Copy out all lines from the material that contain the string "Tanzania".
=== Section Start ===
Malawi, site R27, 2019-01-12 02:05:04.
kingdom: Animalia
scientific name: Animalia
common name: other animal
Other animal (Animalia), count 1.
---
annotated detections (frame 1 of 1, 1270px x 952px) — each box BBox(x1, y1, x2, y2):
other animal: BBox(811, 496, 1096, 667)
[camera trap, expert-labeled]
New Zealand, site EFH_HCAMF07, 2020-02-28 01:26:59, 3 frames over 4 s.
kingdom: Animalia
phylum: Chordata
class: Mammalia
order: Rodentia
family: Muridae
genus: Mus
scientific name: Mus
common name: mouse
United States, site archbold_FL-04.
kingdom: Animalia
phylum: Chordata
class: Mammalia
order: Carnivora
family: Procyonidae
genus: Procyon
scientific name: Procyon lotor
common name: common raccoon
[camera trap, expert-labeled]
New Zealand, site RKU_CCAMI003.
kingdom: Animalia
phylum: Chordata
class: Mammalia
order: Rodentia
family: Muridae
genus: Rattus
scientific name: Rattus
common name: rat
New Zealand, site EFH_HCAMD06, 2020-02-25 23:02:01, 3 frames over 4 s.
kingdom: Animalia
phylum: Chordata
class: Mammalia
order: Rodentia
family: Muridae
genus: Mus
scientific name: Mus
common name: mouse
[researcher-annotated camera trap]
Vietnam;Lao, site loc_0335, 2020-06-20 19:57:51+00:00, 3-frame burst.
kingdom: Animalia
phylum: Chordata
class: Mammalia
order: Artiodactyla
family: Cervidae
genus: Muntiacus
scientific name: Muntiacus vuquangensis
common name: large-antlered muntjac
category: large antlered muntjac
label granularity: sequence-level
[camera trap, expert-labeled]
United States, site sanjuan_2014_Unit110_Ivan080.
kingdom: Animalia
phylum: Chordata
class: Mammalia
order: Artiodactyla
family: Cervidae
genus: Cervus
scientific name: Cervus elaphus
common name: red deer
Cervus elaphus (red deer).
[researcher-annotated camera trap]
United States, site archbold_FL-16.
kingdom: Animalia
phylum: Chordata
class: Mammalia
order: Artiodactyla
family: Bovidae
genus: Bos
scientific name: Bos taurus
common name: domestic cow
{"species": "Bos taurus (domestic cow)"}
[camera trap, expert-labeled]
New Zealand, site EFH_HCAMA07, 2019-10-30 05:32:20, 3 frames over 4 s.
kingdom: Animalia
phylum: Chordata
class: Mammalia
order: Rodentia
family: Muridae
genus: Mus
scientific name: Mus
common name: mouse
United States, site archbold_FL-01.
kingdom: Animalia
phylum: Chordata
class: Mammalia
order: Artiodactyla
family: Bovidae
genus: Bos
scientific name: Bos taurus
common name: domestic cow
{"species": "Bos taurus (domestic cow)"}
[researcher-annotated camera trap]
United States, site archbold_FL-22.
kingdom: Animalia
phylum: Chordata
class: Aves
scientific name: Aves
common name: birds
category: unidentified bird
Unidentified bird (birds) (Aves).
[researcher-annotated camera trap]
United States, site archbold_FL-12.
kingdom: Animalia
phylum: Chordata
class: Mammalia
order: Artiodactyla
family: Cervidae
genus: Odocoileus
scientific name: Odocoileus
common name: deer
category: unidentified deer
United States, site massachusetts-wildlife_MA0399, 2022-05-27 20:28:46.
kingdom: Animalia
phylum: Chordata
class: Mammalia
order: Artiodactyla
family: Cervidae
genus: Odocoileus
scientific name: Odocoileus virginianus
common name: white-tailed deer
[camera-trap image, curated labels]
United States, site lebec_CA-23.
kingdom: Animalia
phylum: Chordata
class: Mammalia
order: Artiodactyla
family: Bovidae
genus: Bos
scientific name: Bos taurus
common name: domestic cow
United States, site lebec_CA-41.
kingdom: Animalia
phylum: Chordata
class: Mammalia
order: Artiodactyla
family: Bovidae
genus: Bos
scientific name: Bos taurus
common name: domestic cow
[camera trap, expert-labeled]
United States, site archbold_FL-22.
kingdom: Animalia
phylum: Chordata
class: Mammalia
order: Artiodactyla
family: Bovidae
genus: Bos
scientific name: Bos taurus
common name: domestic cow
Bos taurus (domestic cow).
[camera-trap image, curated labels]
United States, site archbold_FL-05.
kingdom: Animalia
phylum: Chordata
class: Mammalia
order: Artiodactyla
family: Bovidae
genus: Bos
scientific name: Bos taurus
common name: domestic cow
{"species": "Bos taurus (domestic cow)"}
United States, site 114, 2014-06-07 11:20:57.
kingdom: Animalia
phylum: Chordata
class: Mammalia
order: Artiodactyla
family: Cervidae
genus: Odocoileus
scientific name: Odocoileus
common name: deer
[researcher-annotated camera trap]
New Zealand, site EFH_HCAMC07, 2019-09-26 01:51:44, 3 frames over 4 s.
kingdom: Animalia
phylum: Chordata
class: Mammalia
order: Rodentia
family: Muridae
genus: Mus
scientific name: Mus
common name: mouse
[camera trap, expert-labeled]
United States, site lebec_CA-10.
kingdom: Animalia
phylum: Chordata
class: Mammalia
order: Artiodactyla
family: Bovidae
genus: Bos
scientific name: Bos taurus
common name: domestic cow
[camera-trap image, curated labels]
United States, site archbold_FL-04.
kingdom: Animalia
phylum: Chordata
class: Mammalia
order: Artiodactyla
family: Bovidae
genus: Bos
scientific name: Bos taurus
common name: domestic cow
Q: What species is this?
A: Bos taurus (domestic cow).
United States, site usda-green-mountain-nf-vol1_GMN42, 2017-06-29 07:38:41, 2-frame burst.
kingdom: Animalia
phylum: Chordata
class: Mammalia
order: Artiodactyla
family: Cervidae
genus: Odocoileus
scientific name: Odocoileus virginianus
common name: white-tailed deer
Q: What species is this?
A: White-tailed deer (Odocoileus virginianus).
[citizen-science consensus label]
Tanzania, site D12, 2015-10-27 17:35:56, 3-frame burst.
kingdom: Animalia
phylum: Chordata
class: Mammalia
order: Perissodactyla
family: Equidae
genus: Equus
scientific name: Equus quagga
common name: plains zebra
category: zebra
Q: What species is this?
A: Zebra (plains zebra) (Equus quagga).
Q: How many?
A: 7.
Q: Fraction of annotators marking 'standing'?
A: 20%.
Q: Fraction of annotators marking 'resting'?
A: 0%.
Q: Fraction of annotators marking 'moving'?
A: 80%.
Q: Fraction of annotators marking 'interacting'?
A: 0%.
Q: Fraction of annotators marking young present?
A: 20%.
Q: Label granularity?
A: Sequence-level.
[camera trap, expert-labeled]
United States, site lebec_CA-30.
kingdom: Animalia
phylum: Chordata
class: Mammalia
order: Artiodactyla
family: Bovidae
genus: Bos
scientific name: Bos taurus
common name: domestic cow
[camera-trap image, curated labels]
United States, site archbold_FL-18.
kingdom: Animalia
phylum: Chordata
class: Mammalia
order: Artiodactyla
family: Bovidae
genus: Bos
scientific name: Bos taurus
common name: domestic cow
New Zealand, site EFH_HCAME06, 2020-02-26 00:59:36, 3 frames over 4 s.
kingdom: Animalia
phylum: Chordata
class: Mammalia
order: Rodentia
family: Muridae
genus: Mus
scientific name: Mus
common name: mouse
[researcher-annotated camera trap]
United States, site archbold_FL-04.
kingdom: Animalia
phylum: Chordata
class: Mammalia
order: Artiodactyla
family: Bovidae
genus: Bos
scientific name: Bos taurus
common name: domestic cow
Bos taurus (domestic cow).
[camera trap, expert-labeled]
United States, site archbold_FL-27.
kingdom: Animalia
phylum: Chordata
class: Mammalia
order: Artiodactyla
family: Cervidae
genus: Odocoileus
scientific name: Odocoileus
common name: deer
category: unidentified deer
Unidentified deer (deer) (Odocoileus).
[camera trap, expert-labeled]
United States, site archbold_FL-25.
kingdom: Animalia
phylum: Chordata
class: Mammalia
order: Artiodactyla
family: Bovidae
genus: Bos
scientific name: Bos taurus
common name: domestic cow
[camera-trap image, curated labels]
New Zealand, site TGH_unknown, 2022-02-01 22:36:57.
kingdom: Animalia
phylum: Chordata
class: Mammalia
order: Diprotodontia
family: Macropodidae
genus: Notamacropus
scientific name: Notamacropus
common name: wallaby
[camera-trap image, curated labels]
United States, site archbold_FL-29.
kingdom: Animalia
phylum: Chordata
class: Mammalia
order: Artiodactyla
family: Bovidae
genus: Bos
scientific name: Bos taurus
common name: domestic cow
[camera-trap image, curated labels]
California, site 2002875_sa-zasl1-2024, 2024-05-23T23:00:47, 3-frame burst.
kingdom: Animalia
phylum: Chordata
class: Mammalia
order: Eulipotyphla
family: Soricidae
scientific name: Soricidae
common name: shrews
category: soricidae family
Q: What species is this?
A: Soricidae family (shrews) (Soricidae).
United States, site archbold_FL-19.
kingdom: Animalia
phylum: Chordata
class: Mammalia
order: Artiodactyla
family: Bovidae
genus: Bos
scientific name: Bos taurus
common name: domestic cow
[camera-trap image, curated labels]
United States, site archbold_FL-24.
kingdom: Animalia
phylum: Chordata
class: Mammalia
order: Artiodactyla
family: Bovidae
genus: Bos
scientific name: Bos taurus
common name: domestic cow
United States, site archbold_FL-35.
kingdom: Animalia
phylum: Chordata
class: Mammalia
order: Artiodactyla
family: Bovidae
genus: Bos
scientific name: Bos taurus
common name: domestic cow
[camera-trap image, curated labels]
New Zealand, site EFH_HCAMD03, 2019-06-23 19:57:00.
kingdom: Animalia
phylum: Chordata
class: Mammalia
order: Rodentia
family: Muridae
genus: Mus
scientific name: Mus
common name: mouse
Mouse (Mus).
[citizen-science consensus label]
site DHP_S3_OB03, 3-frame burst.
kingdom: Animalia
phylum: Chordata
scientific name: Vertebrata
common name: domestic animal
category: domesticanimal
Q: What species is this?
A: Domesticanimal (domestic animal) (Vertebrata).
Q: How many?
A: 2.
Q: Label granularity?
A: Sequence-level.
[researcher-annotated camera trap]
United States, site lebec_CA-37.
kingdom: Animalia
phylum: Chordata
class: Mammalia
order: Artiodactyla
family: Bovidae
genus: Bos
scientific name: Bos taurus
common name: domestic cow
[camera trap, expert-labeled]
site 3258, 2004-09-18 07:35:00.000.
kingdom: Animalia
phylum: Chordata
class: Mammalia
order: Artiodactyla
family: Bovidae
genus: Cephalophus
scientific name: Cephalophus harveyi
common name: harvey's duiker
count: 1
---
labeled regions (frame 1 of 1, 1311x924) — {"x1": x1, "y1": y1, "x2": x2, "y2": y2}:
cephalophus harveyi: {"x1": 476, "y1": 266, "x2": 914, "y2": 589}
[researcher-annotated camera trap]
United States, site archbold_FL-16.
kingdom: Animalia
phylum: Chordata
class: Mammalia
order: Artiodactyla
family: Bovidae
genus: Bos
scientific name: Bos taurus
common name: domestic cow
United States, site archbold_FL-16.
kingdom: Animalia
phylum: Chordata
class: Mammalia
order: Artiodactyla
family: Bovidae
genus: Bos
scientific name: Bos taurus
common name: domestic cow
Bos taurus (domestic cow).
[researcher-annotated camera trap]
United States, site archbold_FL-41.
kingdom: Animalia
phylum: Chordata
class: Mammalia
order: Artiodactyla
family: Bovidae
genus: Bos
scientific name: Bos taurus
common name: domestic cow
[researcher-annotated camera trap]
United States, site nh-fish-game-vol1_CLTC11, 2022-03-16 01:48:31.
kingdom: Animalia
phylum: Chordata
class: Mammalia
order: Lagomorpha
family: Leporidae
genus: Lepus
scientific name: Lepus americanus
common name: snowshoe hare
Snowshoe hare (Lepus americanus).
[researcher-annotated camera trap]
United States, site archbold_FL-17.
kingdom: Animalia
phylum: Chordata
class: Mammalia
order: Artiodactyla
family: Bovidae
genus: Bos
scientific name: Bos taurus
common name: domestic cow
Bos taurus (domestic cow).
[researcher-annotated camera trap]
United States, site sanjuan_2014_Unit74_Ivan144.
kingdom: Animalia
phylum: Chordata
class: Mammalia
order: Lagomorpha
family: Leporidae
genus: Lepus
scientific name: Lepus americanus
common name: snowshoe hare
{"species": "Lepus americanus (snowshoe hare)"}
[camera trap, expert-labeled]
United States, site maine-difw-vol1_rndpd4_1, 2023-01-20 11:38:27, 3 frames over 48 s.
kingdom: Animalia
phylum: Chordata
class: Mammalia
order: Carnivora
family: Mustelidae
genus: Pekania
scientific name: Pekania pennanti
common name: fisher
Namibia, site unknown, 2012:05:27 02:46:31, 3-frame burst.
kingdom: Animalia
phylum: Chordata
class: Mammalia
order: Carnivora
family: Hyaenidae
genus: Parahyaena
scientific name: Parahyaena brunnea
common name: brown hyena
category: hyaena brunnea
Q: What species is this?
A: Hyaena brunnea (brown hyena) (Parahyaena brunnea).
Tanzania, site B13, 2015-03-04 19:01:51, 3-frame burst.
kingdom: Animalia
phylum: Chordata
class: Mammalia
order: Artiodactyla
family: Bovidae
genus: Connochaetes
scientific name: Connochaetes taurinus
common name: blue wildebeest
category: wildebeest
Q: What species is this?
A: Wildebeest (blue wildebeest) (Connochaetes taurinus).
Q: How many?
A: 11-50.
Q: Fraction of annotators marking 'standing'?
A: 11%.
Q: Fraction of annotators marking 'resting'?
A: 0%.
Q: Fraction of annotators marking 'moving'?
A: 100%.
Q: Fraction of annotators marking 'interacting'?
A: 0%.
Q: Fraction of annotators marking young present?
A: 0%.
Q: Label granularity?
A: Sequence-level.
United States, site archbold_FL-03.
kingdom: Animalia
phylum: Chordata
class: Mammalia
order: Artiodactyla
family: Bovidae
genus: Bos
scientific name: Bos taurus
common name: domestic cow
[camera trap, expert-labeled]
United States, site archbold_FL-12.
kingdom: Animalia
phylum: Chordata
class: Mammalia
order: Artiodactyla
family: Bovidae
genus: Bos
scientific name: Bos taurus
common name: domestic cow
=== Section End ===
ANSWER SECTION —
Tanzania, site D12, 2015-10-27 17:35:56, 3-frame burst.
Tanzania, site B13, 2015-03-04 19:01:51, 3-frame burst.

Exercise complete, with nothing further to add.